We stay for an half hour more with the few men of the village with whom we manage to communicate. The kids look at us and laugh but they don’t speak English yet. Locals ask us about our stories – How long is the trip from Italy? How’s life in Australia? – and we are likewise curious to know more about their lifestyle. They show us how they crack coconuts open, how they drink them, how they braid branches and leaves to build houses roofs.
Before leaving we shake hands with each of them and we’re glad to leave a small tip to Ben’s father, the one who guides people to the volcano’s top. Moving away we notice out of the corner of the eye that money is immediately divided among the village members, which strengthens the idea of community we got, and warms our heart even more.

How to open a coconut Vanuatu
The technique used to open coconuts


Having not rained anymore since last night, the jeep gets to the village for its daily stop. Not even to mention, as soon as the boys on board see us they kindly get off the car and leave the indoor seats to us, hopping on the back where everybody is standing, there’s at least 15 people! So we manage to get back to the beach quicker, or at least not on foot. Some parts of the track are in such bad conditions that the jeep is forced to proceed at walking pace. It’s interesting to witness scenes from the island life: mostly men but few women too hop on and off from one village to the next. Who’s too loaded with sacks, bags, branches or kava roots, walks along the trail, among the laughs and cackles of younger boys. When we get off at the wharf they all warmly wave bye to us like we where islanders too.

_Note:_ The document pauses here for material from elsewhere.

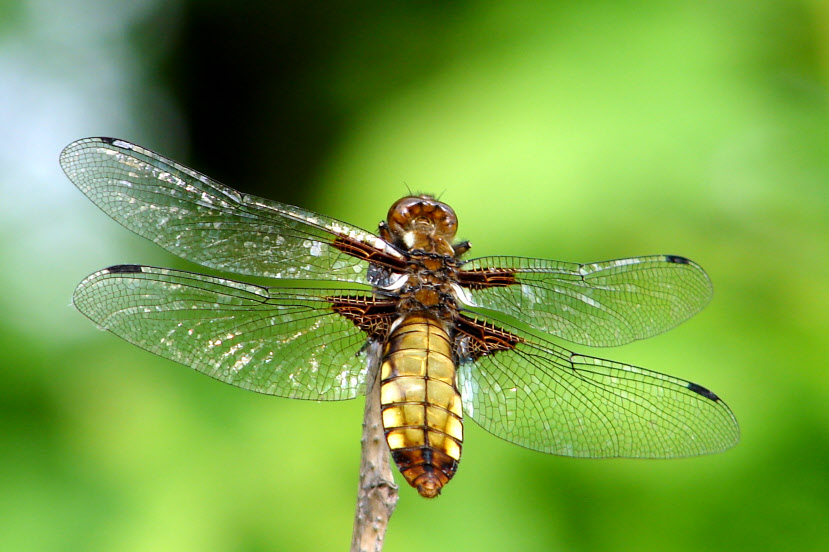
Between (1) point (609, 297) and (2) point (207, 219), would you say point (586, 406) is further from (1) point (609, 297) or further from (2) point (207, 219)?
(2) point (207, 219)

William shows us the bamboo bungalows next to the beach where it’s possible to spend the night. They’re simple but cozy, a tiny slice of paradise with the jungle backdoors and the ocean in front. When we think our trip has come to an end, they serve us lunch! Since we were late on our way up, the Lap-lap at the village was just a snack, whilst here at the beach it’s time for a proper meal. We are already quite full but we won’t say no!


We leave Nguna island aboard the same boat that brought us there in the morning, enriched by an experience with plenty of hospitality and generosity, to which we are unfortunately less and less used to in the modern world.

We came as foreigners on a small Pacific Ocean island and we were welcomed like we’ve been best friends with them since forever!